T-TEST ¶

About T-test:

Professor Belkin in SCILS: Picture taken at the Concert, the Professor, at Highland Park, 2000, summer

I have thought a proper way to make the t-test accessible; but, I figured out that it is not helpful to skip z-score and z-test. Before I tell any further, I'd like to mention that the t-test and z-test are virtually the same. Some differences are discussed later.

I will talk about z-test first.

I am repeating things because statistics tend to confuse us. So, let's start with standard error.

Do you remember the concept of the standard error of the mean? I have told several times that it is important -- it pops out here. The standard error of the mean refers to the standard deviation of the means of (many imaginary) samples from a particular population you are interested in.

The concept, the standard error of the mean gives the "possible range of mean scores" of samples (given a size of N) from a population. After you figure out the range of possible mean scores, you can estimate the mean score of the population. For example, in the IQ score test, suppose it is known that the national IQ score average is 100 (from the reliable statistical source) and the standard deviation is 10. With this information, you can calculate the standard error of the means with the formula (see the figure for the formula). Since the formula wants you to provide the number of the sample (sample size), you decided that you will take 25 individuals for a sample. Then, the standard error of the means of IQ score test, with the sample size 25, would be 2.

$\sigma_{\overline{X}} = \frac{\sigma}{\sqrt{N}} = 2;$
Also we know that the mean of (the samples means) is the same as the population mean. That is, $\mu_{\overline{X}} = \mu$ .

Because the standard error is actually the standard deviation of sample means, we can use the 68-95-99 rule here to estimate the range of the possible population mean.

1 standard error unit: 1*se = 2
2 standard error units: 2*se = 4
3 standard error units: 3*se = 6

Mean +- 1*se = 100 +- 1(2) = 98 - 102 with 68% confidence;
Mean +- 2*se = 100 +- 2(2) = 96 - 104 with 95% confidence;
Mean +- 3*se = 100 +- 3(2) = 94 - 106 with 99% confidence

What it tells is that if we take a random sample (not imaginary, n=25), the mean should be found in the above ranges. With 68% sure, the mean of the sample would lie between 98 to 102. With 95% sure, the mean of the sample would lie between 96-104. With 99% sure, the mean of the sample would be found between 94-106.
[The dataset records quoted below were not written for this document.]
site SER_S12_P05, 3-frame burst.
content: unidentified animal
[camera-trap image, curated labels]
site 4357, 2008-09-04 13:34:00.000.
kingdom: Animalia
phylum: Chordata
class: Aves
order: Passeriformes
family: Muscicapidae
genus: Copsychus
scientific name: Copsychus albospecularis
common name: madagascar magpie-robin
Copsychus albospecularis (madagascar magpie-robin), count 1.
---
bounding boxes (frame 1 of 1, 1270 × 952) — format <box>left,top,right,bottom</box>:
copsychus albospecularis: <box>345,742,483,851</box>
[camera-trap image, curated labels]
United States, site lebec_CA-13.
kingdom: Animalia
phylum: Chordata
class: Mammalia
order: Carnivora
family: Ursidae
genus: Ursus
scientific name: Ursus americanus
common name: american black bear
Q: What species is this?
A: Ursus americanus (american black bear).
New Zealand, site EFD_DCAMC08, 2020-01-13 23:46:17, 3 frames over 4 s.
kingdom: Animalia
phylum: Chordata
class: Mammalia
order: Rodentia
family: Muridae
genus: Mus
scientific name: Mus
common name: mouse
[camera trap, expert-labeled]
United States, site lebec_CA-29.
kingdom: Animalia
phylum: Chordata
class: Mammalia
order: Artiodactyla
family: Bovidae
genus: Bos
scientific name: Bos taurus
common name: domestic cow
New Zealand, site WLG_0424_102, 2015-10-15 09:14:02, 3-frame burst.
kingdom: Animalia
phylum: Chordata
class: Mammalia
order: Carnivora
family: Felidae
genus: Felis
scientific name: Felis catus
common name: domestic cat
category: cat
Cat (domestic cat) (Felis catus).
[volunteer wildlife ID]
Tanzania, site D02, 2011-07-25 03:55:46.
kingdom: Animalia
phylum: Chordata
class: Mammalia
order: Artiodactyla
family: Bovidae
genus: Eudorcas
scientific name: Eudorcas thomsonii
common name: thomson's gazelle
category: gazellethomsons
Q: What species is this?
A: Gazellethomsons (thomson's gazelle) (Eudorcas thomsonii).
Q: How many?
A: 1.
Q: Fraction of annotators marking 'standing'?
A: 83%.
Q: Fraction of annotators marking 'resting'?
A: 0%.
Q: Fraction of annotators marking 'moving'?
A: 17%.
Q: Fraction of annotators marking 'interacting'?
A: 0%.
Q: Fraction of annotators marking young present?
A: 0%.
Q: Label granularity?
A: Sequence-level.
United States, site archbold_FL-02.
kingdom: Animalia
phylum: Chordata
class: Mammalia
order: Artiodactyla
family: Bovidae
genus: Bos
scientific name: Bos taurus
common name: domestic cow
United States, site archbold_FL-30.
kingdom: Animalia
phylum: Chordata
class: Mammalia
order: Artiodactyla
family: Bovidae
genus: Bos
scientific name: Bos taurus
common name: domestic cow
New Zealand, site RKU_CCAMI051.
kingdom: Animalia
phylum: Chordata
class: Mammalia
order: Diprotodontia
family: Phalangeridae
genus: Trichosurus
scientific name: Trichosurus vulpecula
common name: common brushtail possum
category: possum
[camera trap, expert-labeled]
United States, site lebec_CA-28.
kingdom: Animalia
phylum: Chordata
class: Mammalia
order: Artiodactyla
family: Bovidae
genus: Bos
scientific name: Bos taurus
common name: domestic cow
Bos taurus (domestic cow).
Now, suppose that you took a sample (n=25) and found that the mean score for this sample was 105. From this number, you can immediately assume that there is something wrong. That is, with 95% confidence, the means of samples (n=25) should fall between the 96 and 104. But, the mean of this particular sample is 105. So, we may think that this particular sample is unusual in comparison to the characteristic of the population. Or, we can think another way around -- what we were told as national average IQ score (=100) may be wrong.

Stop here. This is a recap for the concept of the standard error of the means.

In the above, we figured out the ranges first, got the mean of a sample; and compare it to the ranges. We can simplify these by using z-score. In other words, we can regard the numerical value of one standard error as one unit. In this case, because the standard error is 2, one unit of standard error is 2. How far the mean of the particular sample (mean = 105) was off from the mean of the population in the above example? -- 5 (105 (mean of the sample) - 100 (mean of the population)). Numerically it is off by 5. Now, how many standard error units is this mean (105) off from the mean of the population? Since we regard numerical value 2 as one unit of standard error, it is 2.5 units off from the population (5 divided by the unit of standard error, 2). This sounds complex. But, if we see the mathematical form below:

$Z = \frac{\overline{X} - \mu}{\sigma_{\overline{X}}} = \frac{(105-100)}{2}$ .

As we figured out the result is 2.5. This value is called z-value (usually z means standardized). If you take a look at the below:

1 standard error unit: 1*se = 2 -- 68% -- z-score = 1
2 standard error units: 2*se = 4 -- 95% -- z-score = 2
3 standard error units: 3*se = 6 -- 99% -- z-score = 3

In stead of dealing with 2, 4, and 6 which are numerical, now we can use 1, 2, and 3 to compare. In the example, we got 2.5 (z-score) which is bigger than the underlined 2. Therefore, we can see that the mean of the sample (105) falls out of the range provided with 95% certainty (2 standard error unit). Therefore, we can reach the same conclusion as we did. That is, we may say that, with 95% certainty, this particular sample seems an unusual case considering the given characteristic of the population. Or, we can think another way around -- what we were told as national average IQ score (=100) may be wrong with 95% certainty.

The benefit of using z-score is that now we can compare the obtained value for our sample to the number 2 (if you are required to employ 95% certainty. If you are required to employ 68% certainty, you can use the number 1, right?). This is because we "unit-ized" or "standardized" the score. This was obtained through just dividing the difference (between mean of the sample and the mean of the population) with the standard error of the means.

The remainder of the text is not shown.